Toting on those vape pipes can be deadly.
A recent study from the University of Southern California (USC) sees researchers there claiming that vapers, and the wider e-cigarette phenomenon, are prone to cancer and other chronic illnesses – just like smoking regular cigarettes.
The flavoured offerings, the study says, are particularly bad for you, causing cellular damage to the lungs.
The lead author of the study at USC, Dr Ahmad Besaratinia, said: “ For the first time, we showed that the more vapers used e-cigarettes and the longer they used them, the more DNA damage occurred in their oral cells.
“The devices and flavours that are most popular and highly consumed by youth vapers, as well as adults, are the ones that are associated with the DNA damage.”
The study’s findings were published in the Nicotine & Tobacco Research Journal.
Vaping took off around 2014, so there isn’t a long history of its effects and a list of confirmed cases of cancer due to this method of inhaling nicotine.
A 2019 study of mice showed that e-cigarette vapour caused cellular damage to the lungs and bladders of the mice and inhibited the repair of DNA in lung tissue.

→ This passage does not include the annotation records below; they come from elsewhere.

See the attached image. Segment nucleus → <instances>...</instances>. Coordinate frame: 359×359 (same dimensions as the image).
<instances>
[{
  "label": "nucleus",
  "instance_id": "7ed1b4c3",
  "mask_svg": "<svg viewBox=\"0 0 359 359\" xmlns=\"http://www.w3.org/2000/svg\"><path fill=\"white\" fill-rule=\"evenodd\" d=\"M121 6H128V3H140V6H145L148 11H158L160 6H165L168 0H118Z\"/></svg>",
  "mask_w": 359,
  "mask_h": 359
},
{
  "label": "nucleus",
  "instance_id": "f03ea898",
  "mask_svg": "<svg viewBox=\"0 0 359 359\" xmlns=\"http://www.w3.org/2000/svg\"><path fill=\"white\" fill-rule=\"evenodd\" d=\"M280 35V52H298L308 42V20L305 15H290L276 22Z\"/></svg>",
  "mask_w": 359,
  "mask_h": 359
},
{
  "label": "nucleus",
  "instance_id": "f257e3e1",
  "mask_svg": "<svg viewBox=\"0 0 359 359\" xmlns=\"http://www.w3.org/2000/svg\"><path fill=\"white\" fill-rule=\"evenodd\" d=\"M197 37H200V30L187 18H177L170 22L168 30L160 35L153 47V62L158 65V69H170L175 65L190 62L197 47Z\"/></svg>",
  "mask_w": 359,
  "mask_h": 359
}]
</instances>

The US Centers for Disease Control and Prevention (CDC) suggests that vapers can develop lung cancer from inhaling the chemicals in the vape liquid, as well as from the heavy metals from the vape coil leaching into the vape liquid.
The THANC Foundation says, “When these chemicals are aerosolised and breathed into the lungs, it causes heavy metal poisoning and ultra-fine particle pollution, which causes tissue damage. It is theorised that the unrepaired tissue is what leads to cancer.”
The THANC Foundation makes clear that most e-cigarette users are young, under 35 but lung and oral cancer isn’t revealed or discovered until they are 65 or older.

Some scientists have seen a new disease known as E-cigarette or Vaping-use Associated Lung Injury (EVALI).
A study by researchers at New York University’s (NYU) College of Dentistry in 2020 and published in iScience unveiled that vaping from e-cigarettes leaves high quantities of bad bacteria in the mouth which increases the risk of infection.
Speaking to the Insider, lead researcher of the NYU study, Professor Deepak Saxena said: “ E-Cigarettes are a pretty new product as compared to traditional cigarettes and still they can influence the oral microenvironment which can lead to larger health problems like cavities, oral infections, bad breath and oral cancer.”